Excerpt from Real Eyes Faith eBook
I followed Dana into the Los Angeles Homeless Headquarters in Skid Row. Stares from my homeless peers burned through me. The smells burned my nostrils. They didn’t know what to make of me with two children in tow. We didn’t look like we were homeless.
The building became our haven, a safe zone with reach. A tiny office in the corner serviced this gargantuan auditorium crowd, each person possibly more in need than the next. This was the shelter. Maybe the people outside were waiting for their turn inside?
I swallowed hard. Even inside, this felt too dangerous for me and my tribe to survive. So what do you have in store for us, Universe? I released a quick prayer, one child in each hand determined to keep up with Dana.
Samaj and Torah played. Dana and I waited. Eventually they called my name.
Dana held the door for me, into the tiny office. A disheveled young man asked me to take a seat.
“We need you to answer a few questions, so we can process your application.” He said. Nice enough, the man looked overworked, slightly frazzled but in charge. He asked the same questions that he’s asked hundreds before without looking up from his desk.
“Did you graduate high school?” He expected me to say no.
“Yes” I said. “Actually, I graduated from college.” He raised his head and made eye contact with me. It wasn’t his fault, but he could not hide his dismay.

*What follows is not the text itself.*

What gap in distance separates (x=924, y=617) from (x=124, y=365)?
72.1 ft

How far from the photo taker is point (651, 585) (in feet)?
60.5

“Then why are you here with five kids?” he exclaimed. Nobody was more surprised about my life at this time than I. If I compared my life as it was to what I expected it to be, I would have crumbled under the disappointment. I was here. It didn’t matter how I got here or how I needed help to get a roof over my head, and my children. My constant prayer was to get us to a better place.
Still it hurt to hear the shock and the question again and again. I mumbled something about how their father threw me out on the street, and blah blah blah. The young man closed his folder.
“You will have an answer by the end of the day.” He walked out. I didn’t know what to think.
“That’s a good sign, Wendy”, Dana remarked. “Usually, they say that they are full and put you are on a waiting list. But I think having five kids helps your case.”
I knew in my core that the Universe would provide for us. How did I know? There were so many homeless people, it would be easy to despair. It was faith. Not blind faith, but a pure connection renewed with the Universe guiding me and guiding those helping me.
A tiny, beaten broken woman could not overcome any of this alone. I tapped into a Divine Source. A presence carried me these past few days. I was in partnership with God.
The call came. They had shelter for us. Not the best motel in not the best part of East Los Angeles, but the best possible answer I could hear. We had a place to stay. I was grateful. My children would not be in the streets. Our latest temporary shelter would be exactly what we needed, as long as we needed it.
For all the rejection and all the people still waiting, there was no doubt in my mind that God was taking good care of us. We would be OK. My growing real faith would help me transcend the unimaginable.